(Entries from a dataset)
┄┄┄┄┄┄┄┄┄┄┄┄┄┄┄┄┄┄┄┄
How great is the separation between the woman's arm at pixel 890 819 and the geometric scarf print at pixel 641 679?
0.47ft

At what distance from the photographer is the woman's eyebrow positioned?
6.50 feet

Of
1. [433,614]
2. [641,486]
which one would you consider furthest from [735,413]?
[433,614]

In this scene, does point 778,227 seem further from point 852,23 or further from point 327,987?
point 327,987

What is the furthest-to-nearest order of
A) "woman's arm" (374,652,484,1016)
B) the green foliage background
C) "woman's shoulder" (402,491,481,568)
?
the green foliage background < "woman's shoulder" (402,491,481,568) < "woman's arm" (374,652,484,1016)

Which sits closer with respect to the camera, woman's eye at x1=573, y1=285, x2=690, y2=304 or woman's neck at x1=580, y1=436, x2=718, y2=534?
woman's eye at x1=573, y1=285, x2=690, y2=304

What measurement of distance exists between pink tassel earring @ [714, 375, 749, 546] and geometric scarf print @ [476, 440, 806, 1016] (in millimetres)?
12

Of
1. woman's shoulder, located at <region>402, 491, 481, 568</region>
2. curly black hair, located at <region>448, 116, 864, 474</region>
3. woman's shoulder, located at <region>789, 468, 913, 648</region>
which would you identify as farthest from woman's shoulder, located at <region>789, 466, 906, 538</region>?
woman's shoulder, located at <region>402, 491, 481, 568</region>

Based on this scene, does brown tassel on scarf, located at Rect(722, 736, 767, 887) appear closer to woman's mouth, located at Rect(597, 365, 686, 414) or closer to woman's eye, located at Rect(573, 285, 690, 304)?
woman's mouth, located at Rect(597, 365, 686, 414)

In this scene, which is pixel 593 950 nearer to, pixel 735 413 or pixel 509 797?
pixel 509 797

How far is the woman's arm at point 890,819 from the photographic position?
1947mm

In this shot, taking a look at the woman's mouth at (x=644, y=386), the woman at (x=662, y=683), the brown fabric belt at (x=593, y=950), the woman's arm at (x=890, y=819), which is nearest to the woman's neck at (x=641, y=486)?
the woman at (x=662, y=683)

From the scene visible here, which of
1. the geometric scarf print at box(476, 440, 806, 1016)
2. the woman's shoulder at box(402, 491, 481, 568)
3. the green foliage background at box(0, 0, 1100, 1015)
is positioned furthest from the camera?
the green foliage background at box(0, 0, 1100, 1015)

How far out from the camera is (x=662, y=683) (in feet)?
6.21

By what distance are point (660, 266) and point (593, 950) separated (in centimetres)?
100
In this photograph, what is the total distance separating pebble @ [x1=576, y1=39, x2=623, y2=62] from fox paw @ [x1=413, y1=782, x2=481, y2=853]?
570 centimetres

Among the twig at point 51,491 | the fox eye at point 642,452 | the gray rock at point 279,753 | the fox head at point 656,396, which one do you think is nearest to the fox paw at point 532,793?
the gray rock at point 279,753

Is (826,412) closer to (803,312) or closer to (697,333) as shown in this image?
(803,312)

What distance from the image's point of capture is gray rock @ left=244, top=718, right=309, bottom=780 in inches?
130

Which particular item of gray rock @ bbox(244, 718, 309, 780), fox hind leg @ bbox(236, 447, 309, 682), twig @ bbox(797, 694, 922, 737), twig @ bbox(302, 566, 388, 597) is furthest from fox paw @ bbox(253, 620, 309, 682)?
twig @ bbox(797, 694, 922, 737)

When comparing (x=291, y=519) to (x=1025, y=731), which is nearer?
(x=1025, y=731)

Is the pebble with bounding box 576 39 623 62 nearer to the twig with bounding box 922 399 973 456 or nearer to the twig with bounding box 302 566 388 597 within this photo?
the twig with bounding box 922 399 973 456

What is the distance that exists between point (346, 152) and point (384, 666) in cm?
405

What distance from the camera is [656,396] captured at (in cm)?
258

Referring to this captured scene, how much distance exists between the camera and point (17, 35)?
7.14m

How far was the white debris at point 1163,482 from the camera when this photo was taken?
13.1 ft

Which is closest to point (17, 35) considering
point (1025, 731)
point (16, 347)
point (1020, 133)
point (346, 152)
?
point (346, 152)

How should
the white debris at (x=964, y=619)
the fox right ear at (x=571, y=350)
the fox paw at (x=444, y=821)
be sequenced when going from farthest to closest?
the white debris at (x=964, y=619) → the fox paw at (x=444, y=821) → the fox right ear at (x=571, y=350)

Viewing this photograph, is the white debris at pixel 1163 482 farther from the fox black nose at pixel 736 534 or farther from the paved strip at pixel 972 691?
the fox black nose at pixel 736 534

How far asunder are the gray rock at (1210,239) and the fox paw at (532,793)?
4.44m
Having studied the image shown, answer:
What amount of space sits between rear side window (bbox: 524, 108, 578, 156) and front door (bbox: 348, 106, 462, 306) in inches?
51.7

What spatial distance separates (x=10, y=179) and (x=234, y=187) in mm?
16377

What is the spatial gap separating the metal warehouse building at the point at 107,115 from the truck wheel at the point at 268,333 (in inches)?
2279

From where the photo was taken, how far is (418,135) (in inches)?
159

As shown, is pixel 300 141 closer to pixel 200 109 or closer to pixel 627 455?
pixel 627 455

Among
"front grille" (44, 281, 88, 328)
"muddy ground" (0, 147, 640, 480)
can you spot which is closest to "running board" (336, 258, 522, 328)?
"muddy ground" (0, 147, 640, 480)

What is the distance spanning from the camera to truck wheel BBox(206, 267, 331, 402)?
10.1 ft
┄┄┄┄┄┄┄┄┄┄┄┄┄┄┄┄┄┄┄┄
Return each line of the records above exactly as it reads.

→ TASK OUTPUT
How great is the separation between the woman's arm at pixel 890 819 and the geometric scarf print at pixel 641 679?
0.47ft

At what distance from the photographer is the woman's eyebrow positioned?
6.50 feet

Of
1. [433,614]
2. [641,486]
which one would you consider furthest from [735,413]?
[433,614]

In this scene, does point 778,227 seem further from point 852,23 or further from point 327,987?
point 327,987

What is the furthest-to-nearest order of
A) "woman's arm" (374,652,484,1016)
B) the green foliage background
C) "woman's shoulder" (402,491,481,568)
?
the green foliage background < "woman's shoulder" (402,491,481,568) < "woman's arm" (374,652,484,1016)

Which sits closer with respect to the camera, woman's eye at x1=573, y1=285, x2=690, y2=304 or woman's neck at x1=580, y1=436, x2=718, y2=534?
woman's eye at x1=573, y1=285, x2=690, y2=304

What measurement of distance exists between pink tassel earring @ [714, 375, 749, 546] and geometric scarf print @ [476, 440, 806, 1016] (in millimetres)?
12

Of
1. woman's shoulder, located at <region>402, 491, 481, 568</region>
2. curly black hair, located at <region>448, 116, 864, 474</region>
3. woman's shoulder, located at <region>789, 468, 913, 648</region>
which would you identify as farthest from woman's shoulder, located at <region>789, 466, 906, 538</region>?
woman's shoulder, located at <region>402, 491, 481, 568</region>

Based on this scene, does brown tassel on scarf, located at Rect(722, 736, 767, 887) appear closer to woman's mouth, located at Rect(597, 365, 686, 414) or closer to woman's eye, located at Rect(573, 285, 690, 304)?
woman's mouth, located at Rect(597, 365, 686, 414)

In this scene, which is pixel 593 950 nearer to, pixel 735 413 or pixel 509 797?
pixel 509 797

How far is the woman's arm at point 890,819 from the photographic position?
1947mm

In this shot, taking a look at the woman's mouth at (x=644, y=386), the woman at (x=662, y=683), the brown fabric belt at (x=593, y=950), the woman's arm at (x=890, y=819), which is nearest to the woman's neck at (x=641, y=486)?
the woman at (x=662, y=683)

From the scene visible here, which of
1. the geometric scarf print at box(476, 440, 806, 1016)
2. the woman's shoulder at box(402, 491, 481, 568)
3. the green foliage background at box(0, 0, 1100, 1015)
is positioned furthest from the camera?
the green foliage background at box(0, 0, 1100, 1015)

How far out from the camera is (x=662, y=683) (in feet)?
6.21

By what distance are point (660, 266) and point (593, 950) separated (in centimetres)?
100
In this photograph, what is the total distance separating pebble @ [x1=576, y1=39, x2=623, y2=62] from fox paw @ [x1=413, y1=782, x2=481, y2=853]?
570 centimetres

Among the twig at point 51,491 | the fox eye at point 642,452 | the gray rock at point 279,753 | the fox head at point 656,396, which one do you think is nearest to the fox paw at point 532,793?
the gray rock at point 279,753

Is (826,412) closer to (803,312) or closer to (697,333) as shown in this image?
(803,312)

What distance from the image's point of capture is gray rock @ left=244, top=718, right=309, bottom=780 in inches?
130

Which particular item of gray rock @ bbox(244, 718, 309, 780), fox hind leg @ bbox(236, 447, 309, 682), twig @ bbox(797, 694, 922, 737), twig @ bbox(302, 566, 388, 597) is furthest from fox paw @ bbox(253, 620, 309, 682)?
twig @ bbox(797, 694, 922, 737)

When comparing (x=291, y=519) to (x=1025, y=731), which is nearer?
(x=1025, y=731)

Is the pebble with bounding box 576 39 623 62 nearer to the twig with bounding box 922 399 973 456 or nearer to the twig with bounding box 302 566 388 597 within this photo?
the twig with bounding box 922 399 973 456

What is the distance that exists between point (346, 152) and point (384, 666) in cm?
405

What distance from the camera is [656,396] captured at (in cm)?
258

Referring to this captured scene, how much distance exists between the camera and point (17, 35)?
7.14m

How far was the white debris at point 1163,482 from the camera when this photo was taken?
13.1 ft

Which is closest to point (17, 35) considering
point (1025, 731)
point (16, 347)
point (1020, 133)
point (346, 152)
?
point (346, 152)

How should
the white debris at (x=964, y=619)
the fox right ear at (x=571, y=350)
the fox paw at (x=444, y=821)
be sequenced when going from farthest to closest?
the white debris at (x=964, y=619) → the fox paw at (x=444, y=821) → the fox right ear at (x=571, y=350)

Viewing this photograph, is the white debris at pixel 1163 482 farther from the fox black nose at pixel 736 534 or farther from the paved strip at pixel 972 691?
the fox black nose at pixel 736 534

How far asunder are the gray rock at (1210,239) and the fox paw at (532,793)?
4.44m
Having studied the image shown, answer:
What amount of space sits between rear side window (bbox: 524, 108, 578, 156) and front door (bbox: 348, 106, 462, 306) in inches?
51.7

What spatial distance separates (x=10, y=179) and (x=234, y=187) in mm?
16377

What is the spatial gap separating the metal warehouse building at the point at 107,115 from the truck wheel at the point at 268,333 (in inches)?
2279

From where the photo was taken, how far is (418,135) (in inches)?
159

As shown, is pixel 300 141 closer to pixel 200 109 or closer to pixel 627 455?
pixel 627 455

Among
"front grille" (44, 281, 88, 328)
"muddy ground" (0, 147, 640, 480)
can you spot which is closest to "running board" (336, 258, 522, 328)?
"muddy ground" (0, 147, 640, 480)

What is the distance spanning from the camera to truck wheel BBox(206, 267, 331, 402)?
10.1 ft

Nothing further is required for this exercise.